Critical Context
Last Updated on May 6, 2015, by eNotes Editorial. Word Count: 340
A Kind of Alaska may appear to be more realistic than some of Harold Pinter’s other work; indeed, it is based on an actual case history from Oliver Sacks’s book Awakenings (1973). However, it has the same kind of mixture of the realistic and the bizarre that characterizes Pinter’s work, from The Room (pr. 1957, pb. 1960) to the plays with which it is published, Family Voices (pr., pb. 1981) and Victoria Station (pr., pb. 1982). Unlike Samuel Beckett’s dramas, which have been a major influence on the younger playwright and which begin with such strange images as that of a buried woman or a suspended pair of lips, Pinter characteristically begins with a realistic situation and room and only slowly evokes the strangeness or surreal aspect of the action.
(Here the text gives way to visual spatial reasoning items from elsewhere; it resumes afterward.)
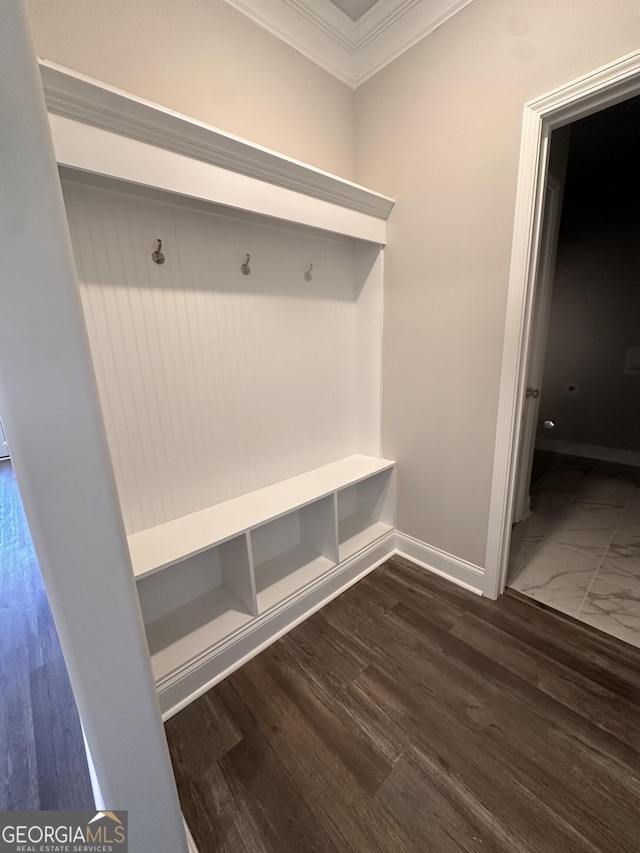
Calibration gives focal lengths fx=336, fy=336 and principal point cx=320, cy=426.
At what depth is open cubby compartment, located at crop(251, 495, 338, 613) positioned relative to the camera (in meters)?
1.70

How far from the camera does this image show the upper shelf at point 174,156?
3.07 feet

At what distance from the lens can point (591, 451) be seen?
12.4 ft

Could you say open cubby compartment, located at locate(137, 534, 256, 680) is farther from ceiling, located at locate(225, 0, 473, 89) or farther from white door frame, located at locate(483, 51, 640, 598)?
ceiling, located at locate(225, 0, 473, 89)

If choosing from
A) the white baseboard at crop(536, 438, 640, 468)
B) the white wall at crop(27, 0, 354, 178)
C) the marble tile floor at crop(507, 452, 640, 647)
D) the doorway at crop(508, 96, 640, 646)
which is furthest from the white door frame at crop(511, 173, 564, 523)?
the white baseboard at crop(536, 438, 640, 468)

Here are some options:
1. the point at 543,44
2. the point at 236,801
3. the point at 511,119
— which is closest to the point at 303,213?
the point at 511,119

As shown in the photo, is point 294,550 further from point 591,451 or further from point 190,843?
point 591,451

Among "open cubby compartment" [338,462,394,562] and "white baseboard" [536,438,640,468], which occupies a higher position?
"open cubby compartment" [338,462,394,562]

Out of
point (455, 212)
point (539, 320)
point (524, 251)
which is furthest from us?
point (539, 320)

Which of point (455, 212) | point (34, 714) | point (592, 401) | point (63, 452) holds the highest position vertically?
point (455, 212)

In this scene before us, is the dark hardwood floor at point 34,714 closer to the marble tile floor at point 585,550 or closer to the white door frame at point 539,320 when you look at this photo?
the marble tile floor at point 585,550

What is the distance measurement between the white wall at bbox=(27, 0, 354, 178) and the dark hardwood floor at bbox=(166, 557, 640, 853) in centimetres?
232

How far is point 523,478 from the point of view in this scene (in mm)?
2453

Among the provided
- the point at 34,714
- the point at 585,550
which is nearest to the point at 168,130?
the point at 34,714

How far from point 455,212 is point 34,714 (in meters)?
2.80
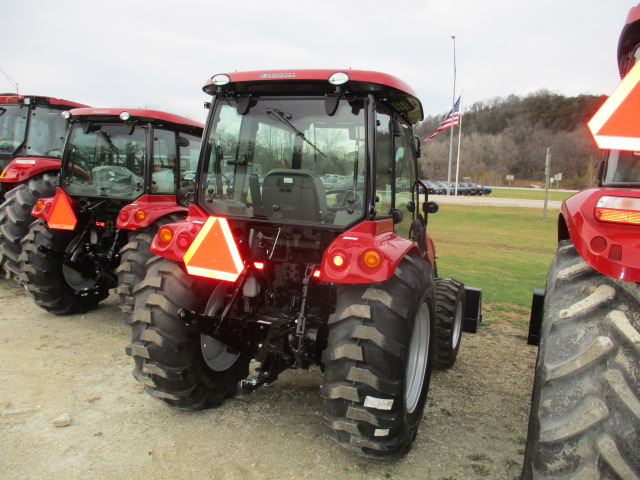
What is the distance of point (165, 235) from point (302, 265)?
1.00m

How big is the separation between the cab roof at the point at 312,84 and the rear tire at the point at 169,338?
1.34 m

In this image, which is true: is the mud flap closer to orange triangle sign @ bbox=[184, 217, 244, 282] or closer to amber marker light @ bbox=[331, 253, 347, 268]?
amber marker light @ bbox=[331, 253, 347, 268]

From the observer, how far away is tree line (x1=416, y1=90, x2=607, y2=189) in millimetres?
68562

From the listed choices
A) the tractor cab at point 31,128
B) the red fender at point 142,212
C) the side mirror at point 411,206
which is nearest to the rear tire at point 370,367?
the side mirror at point 411,206

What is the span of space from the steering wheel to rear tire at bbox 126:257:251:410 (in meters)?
1.07

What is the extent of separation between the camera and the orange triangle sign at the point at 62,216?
18.1 ft

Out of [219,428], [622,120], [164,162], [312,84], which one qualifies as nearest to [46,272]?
[164,162]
Deborah’s sense of displacement in time and place is another version of Pinter’s concern with such displacement in plays such as Old Times (pr., pb. 1971), in which the main character confronts herself in a visit from a former roommate who evokes her past, or The Homecoming (pr., pb. 1965), in which Ruth’s arrival in a household of men suggests the return of the lost mother/wife. A Kind of Alaska then, is related to Pinter’s other work in terms of its surrealistic style and its psychological concern with the impact of the past in the present; it also takes up the political power struggles that inform all of his plays. Deborah does not easily submit to Hornby’s attempts at orienting her to a patriarchal society.
Finally, however, the play resonates with that existential anguish that always informs Pinter’s tragicomic dramas. The question of how individuals can be awake to their existence permeates Pinter’s plays; hence, it is not surprising to find him using the Sleeping Beauty motif for its further exploration. That he focuses with such sympathy on a woman’s dilemma is not new, but is part of what makes this minor masterpiece of one of the most important contemporary playwrights of particular interest.